Publié le 17 novembre 2025 à 16h45. Des accusations explosives ont été portées par une sénatrice philippine contre son propre frère, le président Ferdinand Marcos Jr., qui est publiquement accusé de toxicomanie et dont la dépendance présumée à la cocaïne serait à l’origine de problèmes de gouvernance et de corruption.
- La sénatrice Imee Marcos accuse son frère, le président Ferdinand Marcos Jr., d’être un toxicomane de longue date.
- Ces allégations interviennent dans un contexte d’enquêtes sur des scandales de corruption liés à des projets de contrôle des inondations.
- Le palais présidentiel rejette ces accusations, les qualifiant de tentatives de diversion.
Les accusations, formulées publiquement lundi par la sénatrice Imee Marcos, mettent en lumière des allégations de consommation de drogue par le président Marcos remontant à l’époque où leur père, l’ancien dictateur Ferdinand Marcos, était au pouvoir. La sénatrice affirme que cette dépendance affecte la santé de son frère et sa capacité à gouverner, conduisant à des décisions erronées et à une corruption généralisée.
Claire Castro, sous-secrétaire aux communications, a vivement réfuté ces allégations, les qualifiant de « sans fondement » et suggérant qu’elles pourraient être une manœuvre désespérée pour détourner l’attention des enquêtes en cours sur un scandale de corruption impliquant des projets de contrôle des inondations. Rodrigo Duterte, l’ancien président, a été arrêté en mars sur un mandat de la Cour pénale internationale pour des crimes contre l’humanité présumés liés à sa brutale répression antidrogue, qui a fait des milliers de morts.
Selon les informations disponibles, une commission d’enquête indépendante, un comité sénatorial et diverses agences gouvernementales enquêtent sur des allégations de pots-de-vin versés par des entreprises de construction à des membres influents du Congrès et du Sénat en échange de contrats lucratifs pour des projets de contrôle des inondations. Ces projets se seraient avérés de qualité inférieure, incomplets ou même inexistants, suscitant l’indignation dans un pays régulièrement frappé par des inondations et des typhons dévastateurs.
La sénatrice Imee Marcos est une alliée de premier plan de Rodrigo Duterte, dont la famille et les partisans accusent l’administration Marcos d’être responsable de son arrestation et de sa détention par la Cour pénale internationale. Sa fille, la vice-présidente Sara Duterte, est également une critique virulente du président actuel, tout en étant une proche collaboratrice de la sénatrice.
Lors d’un discours prononcé lundi soir devant un large public lors d’un rassemblement religieux à Manille, la sénatrice a affirmé que la consommation de drogue de son frère avait débuté à l’époque de leur père et se poursuivait encore aujourd’hui. Elle a également allégué que l’épouse du président et certains de ses enfants seraient également consommateurs de drogue, ajoutant qu’elle et son frère ne s’étaient pour la plupart pas adressé la parole depuis son accession à la présidence en 2022. Liza Marcos et ses enfants n’ont pas immédiatement réagi à ces accusations.

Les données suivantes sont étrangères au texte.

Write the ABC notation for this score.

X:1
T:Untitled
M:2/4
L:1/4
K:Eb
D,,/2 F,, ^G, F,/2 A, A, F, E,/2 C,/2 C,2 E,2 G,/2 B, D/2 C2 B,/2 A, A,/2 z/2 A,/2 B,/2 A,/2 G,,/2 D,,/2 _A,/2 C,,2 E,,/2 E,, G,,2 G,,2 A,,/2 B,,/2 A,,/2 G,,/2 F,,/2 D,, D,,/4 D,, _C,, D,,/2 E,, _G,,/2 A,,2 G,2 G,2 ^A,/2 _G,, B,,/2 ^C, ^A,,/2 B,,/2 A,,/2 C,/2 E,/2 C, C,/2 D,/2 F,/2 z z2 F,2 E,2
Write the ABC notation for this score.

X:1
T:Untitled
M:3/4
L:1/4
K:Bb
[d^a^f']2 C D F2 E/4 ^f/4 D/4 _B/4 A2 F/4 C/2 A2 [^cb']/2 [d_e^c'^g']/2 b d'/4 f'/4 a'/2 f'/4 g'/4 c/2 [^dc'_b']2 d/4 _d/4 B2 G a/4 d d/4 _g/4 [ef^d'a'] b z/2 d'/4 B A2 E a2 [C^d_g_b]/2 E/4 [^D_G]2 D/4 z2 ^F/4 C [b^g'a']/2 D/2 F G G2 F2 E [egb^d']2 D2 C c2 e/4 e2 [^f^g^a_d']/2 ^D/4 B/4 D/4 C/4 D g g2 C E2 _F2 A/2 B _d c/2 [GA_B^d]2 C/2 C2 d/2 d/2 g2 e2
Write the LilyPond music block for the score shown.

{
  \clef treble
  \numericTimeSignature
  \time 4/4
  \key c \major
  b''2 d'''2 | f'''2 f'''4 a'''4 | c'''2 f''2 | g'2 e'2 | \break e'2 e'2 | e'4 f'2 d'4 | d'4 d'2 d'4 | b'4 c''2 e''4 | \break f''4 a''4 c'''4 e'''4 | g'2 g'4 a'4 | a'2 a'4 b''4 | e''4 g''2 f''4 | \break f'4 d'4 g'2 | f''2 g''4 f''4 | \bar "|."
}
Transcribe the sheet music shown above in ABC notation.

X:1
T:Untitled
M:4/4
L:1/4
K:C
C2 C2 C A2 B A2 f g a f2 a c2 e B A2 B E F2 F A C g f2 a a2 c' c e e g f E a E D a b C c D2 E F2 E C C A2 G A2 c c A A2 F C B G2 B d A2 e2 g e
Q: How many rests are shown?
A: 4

« Sa dépendance est devenue la cause du flot de corruption, du manque de direction et de décisions très erronées, de l’absence de responsabilité et de justice. »
Imee Marcos, sénatrice
Claire Castro a critiqué la sénatrice pour ne pas avoir interpellé Rodrigo Duterte, qui a lui-même admis avoir utilisé du fentanyl dans le passé, et pour son lien avec sa fille, la vice-présidente, dans des allégations de corruption. Duterte et sa fille ont nié toute implication dans des affaires de corruption, y compris des accusations de détournement de fonds confidentiels.
En début d’année dernière, Rodrigo Duterte avait déjà affirmé que son successeur était un toxicomane, figurant sur une liste de personnes suspectées de consommer des drogues détenue par les forces de l’ordre. Marcos avait alors démenti ces allégations et avait accusé son prédécesseur d’utiliser du fentanyl, un opioïde puissant.
En 2016, Duterte avait déclaré avoir utilisé du fentanyl pour soulager la douleur causée par un accident de moto. Son avocat avait ensuite précisé qu’il avait cessé de prendre du fentanyl avant de devenir président en 2016. En 2021, alors que Marcos était candidat à la présidence, son porte-parole avait présenté deux rapports d’un hôpital privé et du laboratoire de la police nationale indiquant que Marcos avait été testé négatif à la cocaïne et à la méthamphétamine.